* _Exercise material_:
------------------------------------

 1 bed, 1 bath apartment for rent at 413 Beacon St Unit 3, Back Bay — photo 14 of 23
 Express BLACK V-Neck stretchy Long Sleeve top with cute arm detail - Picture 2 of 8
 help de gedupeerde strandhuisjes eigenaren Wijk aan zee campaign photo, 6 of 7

------------------------------------

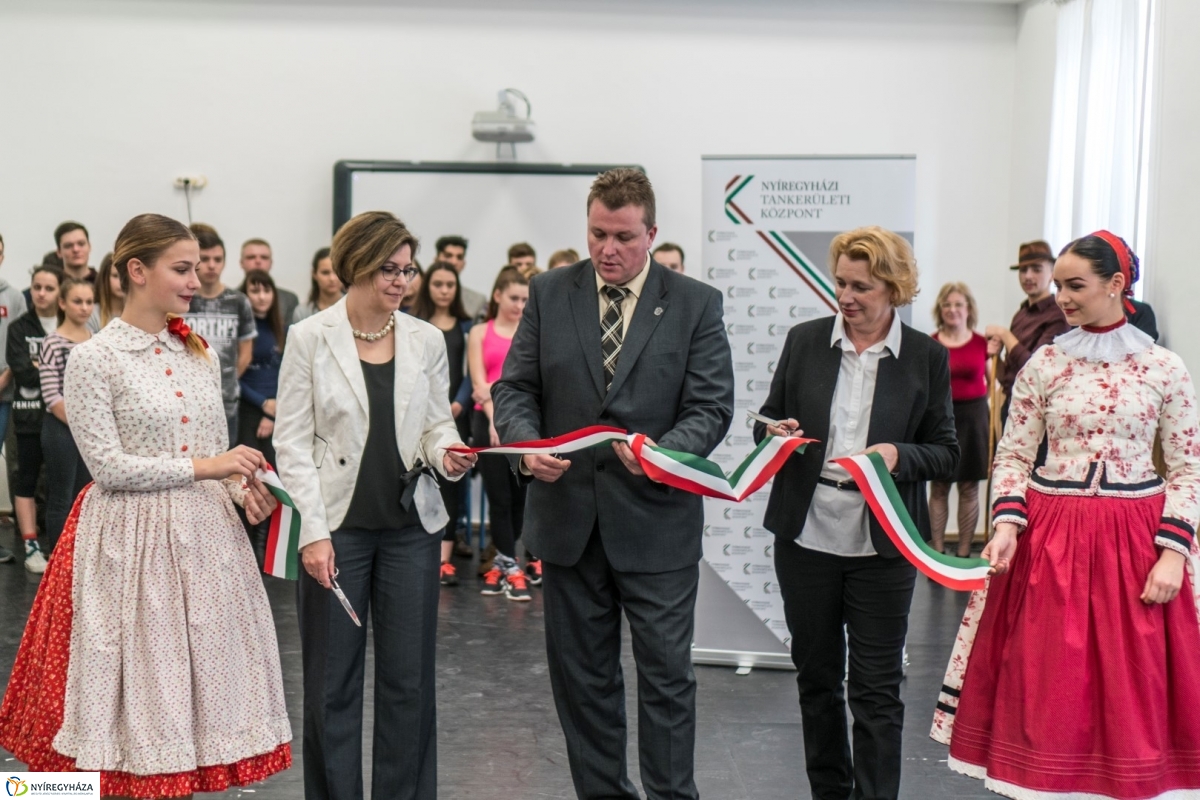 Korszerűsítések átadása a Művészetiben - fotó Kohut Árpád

------------------------------------

* _Task brief_:
Your answer should be the lines of the listing above between the line holding "1 bed, 1 bath" and the line holding "help de gedupeerde", inclusive, restated word for word and alone.

* _Answer space_:
 1 bed, 1 bath apartment for rent at 413 Beacon St Unit 3, Back Bay — photo 14 of 23
 Express BLACK V-Neck stretchy Long Sleeve top with cute arm detail - Picture 2 of 8
 help de gedupeerde strandhuisjes eigenaren Wijk aan zee campaign photo, 6 of 7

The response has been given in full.